**Assignment**
What you return should match the data below exactly, with no pictures in it.

**Saved entries**
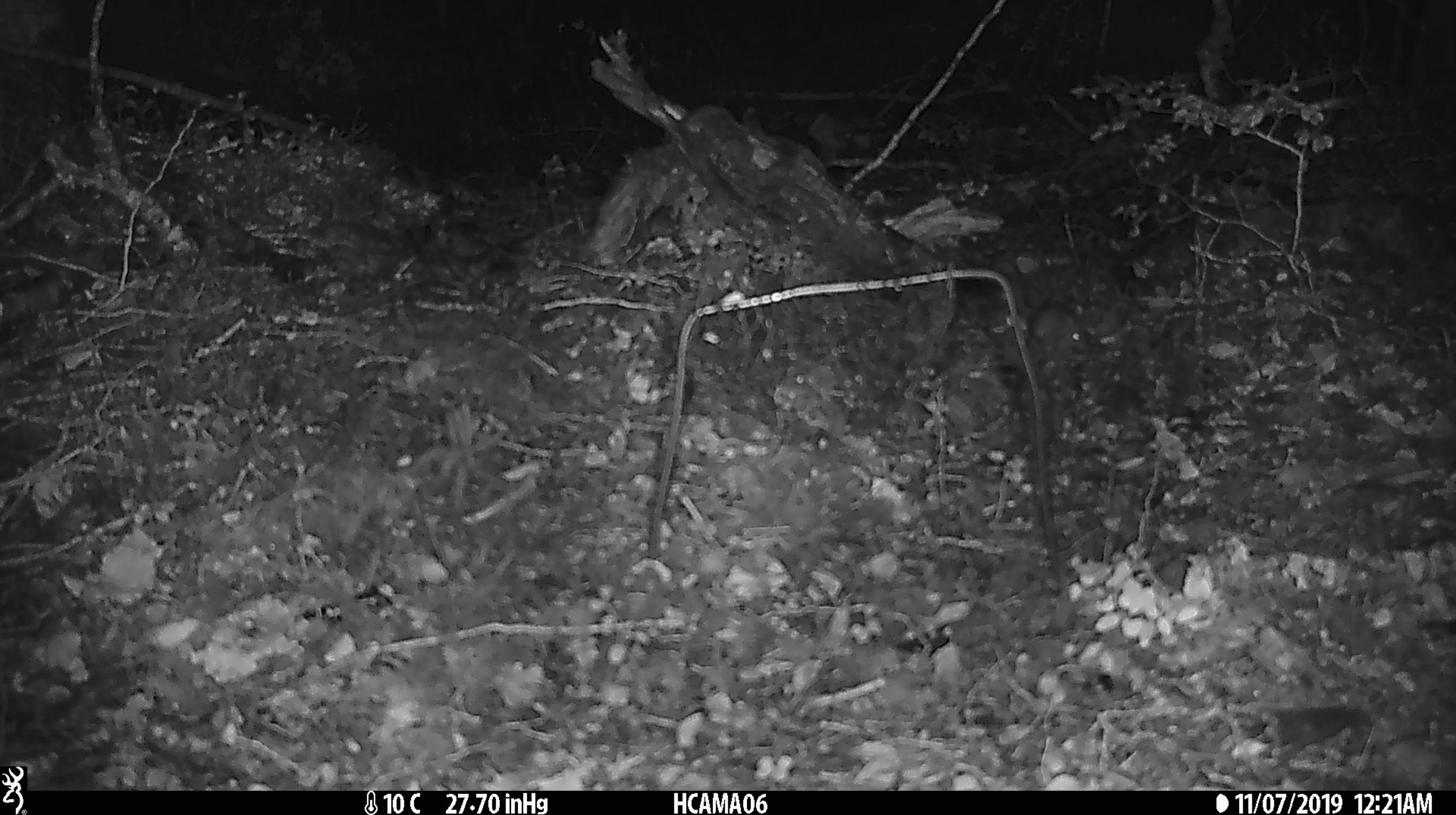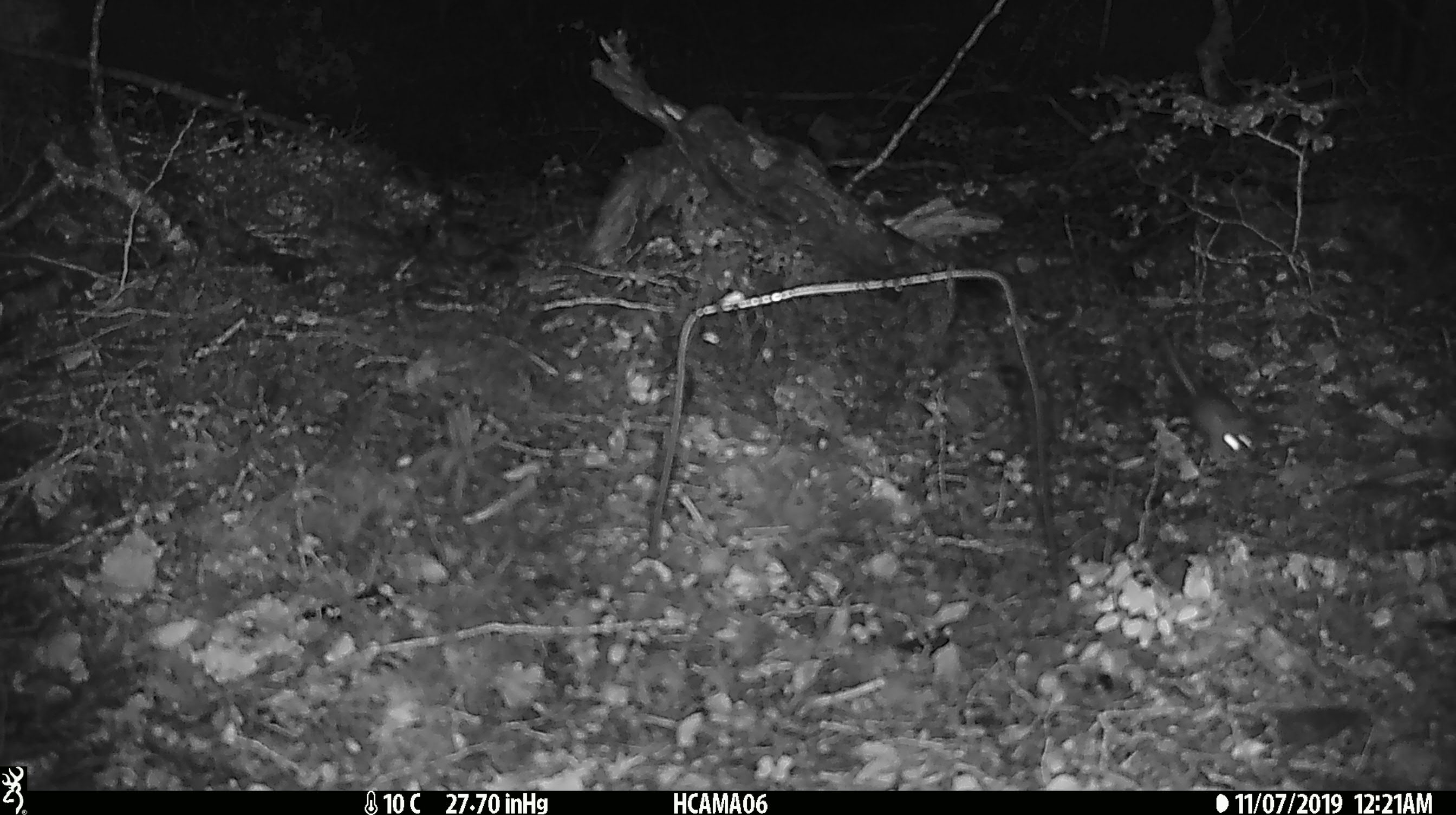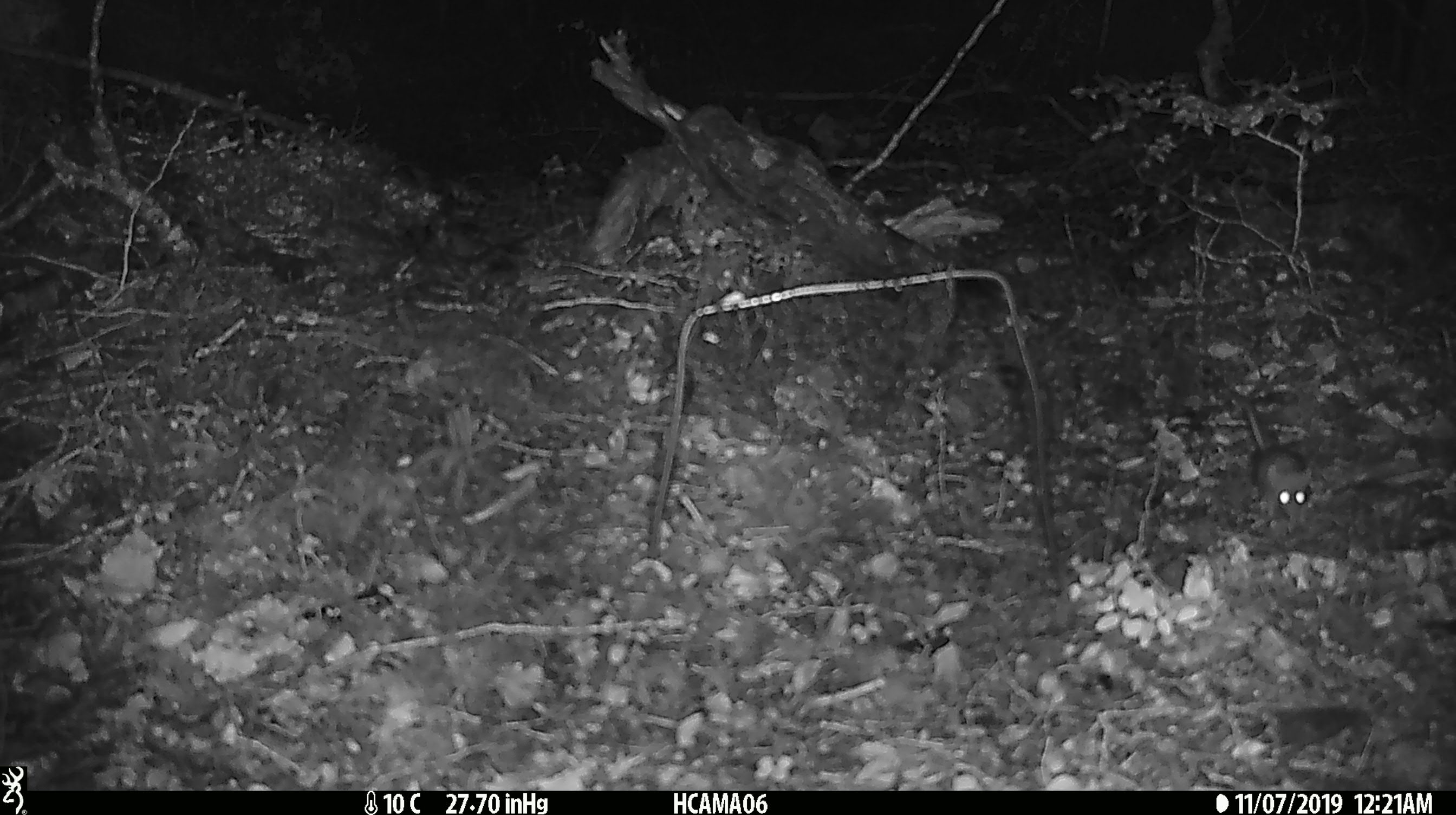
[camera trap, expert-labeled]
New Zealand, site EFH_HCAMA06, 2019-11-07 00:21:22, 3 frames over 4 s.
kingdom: Animalia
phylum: Chordata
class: Mammalia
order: Rodentia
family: Muridae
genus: Mus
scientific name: Mus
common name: mouse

**Written reply**
[camera trap, expert-labeled]
New Zealand, site EFH_HCAMA06, 2019-11-07 00:21:22, 3 frames over 4 s.
kingdom: Animalia
phylum: Chordata
class: Mammalia
order: Rodentia
family: Muridae
genus: Mus
scientific name: Mus
common name: mouse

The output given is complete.